- Само собой понятно - объяснял Бублиц - молодой парень не прочь завести романчик с девицей поволочиться, скажем... Но - плевался он, баварцы - дикари. Увидят, что какая-нибудь Гретхен якшается с эсэсовцем немедленно выгоняют ее из родительского дома и предают анафеме... Что за подлость? Почему они, гады ничего не делают своим девчонкам, когда те шляются с армейцами? а когда с доблестными воинами СС - поднимают скандал. Ух, бестии!
- Господин шарфюрер - парировал я, - сами виноваты. Собрались к барышне, переоденьтесь; мало ли что может случиться?..
- Почему пруссачки с нами поступают по-божески? - философски вопрошал Бублиц. - Пруссачкам все едино.
- Ну, милейший, о пруссачках баварцы не очень высокого мнения. Они утверждают, что пруссачку сесть попросишь а она лечь норовит...
- А баварки на других дрожжах, что ли, заквашены? Вон в Мюнхене, столице Баварии на Кенигсплац есть музей скульптуры и галерея живописи. А рядом стоит обелиск. Когда мимо него пройдет двадцатилетняя целомудренная баварская девушка он бы должен покачнуться. Но до сих пор, представь себе, он ни разу еще не качнулся!
- Что правда то правда, - отвечаю спокойно, - но ведь у обелиска постоянно толпятся пруссачки с эсэсовцами!
Шефом нижней канцелярии, другими словами - капо нашей канцелярской команды был поляк Август Загорский. Заключенные называли его железным канцлером.

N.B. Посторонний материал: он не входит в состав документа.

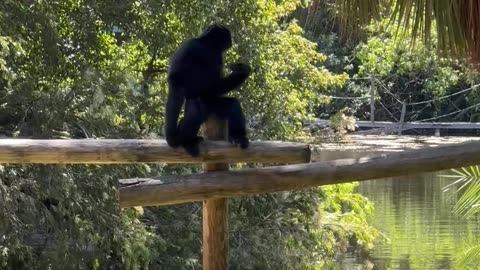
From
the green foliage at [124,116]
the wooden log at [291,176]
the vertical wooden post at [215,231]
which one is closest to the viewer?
the wooden log at [291,176]

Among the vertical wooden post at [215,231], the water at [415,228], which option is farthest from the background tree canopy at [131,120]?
the vertical wooden post at [215,231]

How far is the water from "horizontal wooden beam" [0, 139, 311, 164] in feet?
20.4

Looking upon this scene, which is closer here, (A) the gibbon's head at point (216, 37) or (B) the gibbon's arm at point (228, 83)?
(B) the gibbon's arm at point (228, 83)

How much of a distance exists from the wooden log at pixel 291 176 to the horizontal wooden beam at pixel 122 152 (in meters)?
0.10

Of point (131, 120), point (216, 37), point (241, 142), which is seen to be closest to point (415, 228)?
point (131, 120)

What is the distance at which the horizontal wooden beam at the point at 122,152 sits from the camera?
15.8 ft

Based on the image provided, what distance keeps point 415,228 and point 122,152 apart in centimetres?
1133

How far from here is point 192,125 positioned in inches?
204

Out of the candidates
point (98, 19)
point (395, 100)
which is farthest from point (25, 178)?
point (395, 100)

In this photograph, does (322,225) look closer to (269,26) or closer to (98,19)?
(269,26)

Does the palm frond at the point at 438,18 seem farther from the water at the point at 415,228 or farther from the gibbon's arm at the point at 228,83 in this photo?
the water at the point at 415,228

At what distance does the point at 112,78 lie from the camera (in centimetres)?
959

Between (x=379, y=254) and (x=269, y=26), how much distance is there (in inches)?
165

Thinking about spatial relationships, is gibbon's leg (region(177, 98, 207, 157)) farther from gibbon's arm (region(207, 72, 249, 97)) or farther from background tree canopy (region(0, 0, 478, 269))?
background tree canopy (region(0, 0, 478, 269))
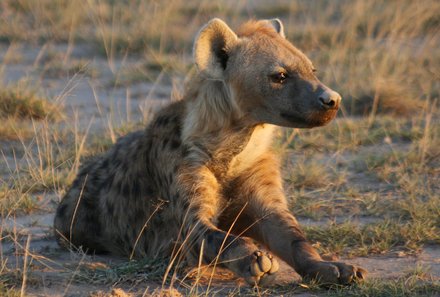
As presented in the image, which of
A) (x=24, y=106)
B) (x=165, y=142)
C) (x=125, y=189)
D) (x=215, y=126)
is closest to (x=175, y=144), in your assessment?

Загорский - тридцатипятилетний чернобровый мужчина атлетического сложения. Черты лица правильные. Открытый взгляд. Глубоко сидящие глаза. Большой умный лоб. Загорский был родом из окрестностей Гданьска и до войны служил кассиром на почте. В лагерь он попал в 1939 году в основном за свою принадлежность к польской нации. Загорский был одним из пионеров лагеря. Только железное здоровье, выносливость и воля спасли его от верной смерти. В 1941 году родные Загорского выхлопотали ему освобождение. Три месяца прожил он на свободе в маленьком хозяйстве отца, но вскоре его опять упекли в лагерь. И опять он должен был пройти через все муки ада, пока не сделался капо канцелярии. Справедливый, умный и честный человек, Загорский мог бы стать превосходным лидером оппозиции в демократическом парламенте. Начальство дорожило им за исполнительность и деловитость. Долгое время он занимал важный и ответственный пост в лагере и оказывал всяческую поддержку заключенным. Многих из них он спас от смерти.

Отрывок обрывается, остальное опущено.